In recent developments, these apparently conflicting observations are starting to be reconciled. The study of model generalization in the oveparametrized regime –– i.e., for which the model has enough capacity to perfectly (or almost perfectly) fit the training data –– is an active research topic that has generated interesting outcomes. It has been observed that, as we increase the model flexibility, it is possible to reach a point where the training error is zero. At this point, the model does not generalize well and will perform poorly on an unseen test dataset. However, if we continue to increase the model complexity beyond this point, the model can eventually start to generalize effectively again.
The purpose of this course is to walk the student through the latest theoretical and empirical developments through a series of key papers on this recent topic.
Outline
The seminar course will cover 5 papers which will be discussed in detail.
a. Empirical Studies (2 papers): The course will cover experimental papers that observe the double-descent phenomena and study the generalization properties of overparametrized models. The students will be asked to reproduce some of the results. Tentative list:
- [0] C. Zhang, S. Bengio, M. Hardt, B. Recht, and O. Vinyals, “Understanding deep learning requires rethinking generalization,” International Conference on Learning Representations (ICLR), 2017.

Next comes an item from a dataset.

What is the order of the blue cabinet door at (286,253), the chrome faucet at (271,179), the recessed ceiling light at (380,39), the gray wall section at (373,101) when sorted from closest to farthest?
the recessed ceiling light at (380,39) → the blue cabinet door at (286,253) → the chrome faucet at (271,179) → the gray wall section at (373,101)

- [1] M. Belkin, D. Hsu, S. Ma, and S. Mandal, “Reconciling modern machine-learning practice and the classical bias–variance trade-off,” Proc Natl Acad Sci USA, vol. 116, no. 32, pp. 15849–15854, Aug. 2019, doi: 10.1073/pnas.1903070116.
b. Overparametrization in Linear Regression (2 papers): We start by considering perhaps the simplest setting where the second descent in risk has been observed: linear regression. The purpose of using a simplified setting is twofold: first, to make it amenable to theoretical analysis; and, second, to make it possible to isolate the role of overparametrization. We study papers that have different approaches and use different set of tools to deal with the same question. Tentative list:
- [2] T. Hastie, A. Montanari, S. Rosset, and R. J. Tibshirani, “Surprises in High-Dimensional Ridgeless Least Squares Interpolation,” arXiv:1903.08560, Nov. 2019, Accessed: Jul. 23, 2020. [Online]. Available: http://arxiv.org/abs/1903.08560.
- [3] P. L. Bartlett, P. M. Long, G. Lugosi, and A. Tsigler, “Benign overfitting in linear regression,” Proceedings of the National Academy of Sciences, vol. 117, no. 48, pp. 30063--30070, Apr. 2020, doi: 10.1073/pnas.1907378117.
c. Connections with other topics (2 papers): Finally, we study papers that while not directly associated with double descent help establishing connections between the phenomena and other ideas in machine learning. Tentative list:
- [4] A. Jacot, F. Gabriel, and C. Hongler, “Neural Tangent Kernel: Convergence and Generalization in Neural Networks,” Advances in Neural Information Processing Systems 31, 2018, Accessed: Jul. 27, 2020. [Online]. Available: http://arxiv.org/abs/1806.07572.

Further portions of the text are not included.